Example (MANOVA with pairwise):
phykit phylo_manova -t species.tre --traits multi_traits.tsv --pairwise --permutations 999
Violin + boxplot showing trait values by group for phylogenetic ANOVA.
Phylomorphospace colored by group for phylogenetic MANOVA. Points represent species, edges represent phylogenetic relationships, and colors correspond to group membership.
phykit phylo_anova -t <tree> --traits <traits_file>
[--group-column <name>] [--method auto|anova|manova]
[--permutations <int>] [--pairwise]
[--plot-output <file>] [--plot-type boxplot|phylomorphospace]
[--seed <int>] [--json]
Options:
-t/--tree: species tree file (required)
--traits: TSV file with taxon, group column, and one or more response trait columns (required)

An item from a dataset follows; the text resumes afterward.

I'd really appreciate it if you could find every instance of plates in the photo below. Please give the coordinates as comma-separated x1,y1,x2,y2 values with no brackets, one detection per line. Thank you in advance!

--group-column: name of the categorical grouping column (default: first non-taxon column)
--method: auto, anova, or manova (default: auto — detects from number of response columns)
--permutations: number of RRPP permutations (default: 1000)
--pairwise: include post-hoc pairwise group comparisons
--plot-output: output figure path (.png, .pdf, .svg)
--plot-type: boxplot (violin+boxplot for ANOVA) or phylomorphospace (for MANOVA); default: auto-detected
--seed: random seed for reproducible permutations
--json: output results as JSON
R validation: Deterministic components (SS, MS, F, Pillai's trace)
have been validated against manual Cholesky-transformed ANOVA/MANOVA
in R using ape::vcv() for the phylogenetic covariance matrix
(see tests/r_validation/validate_phylo_anova.R).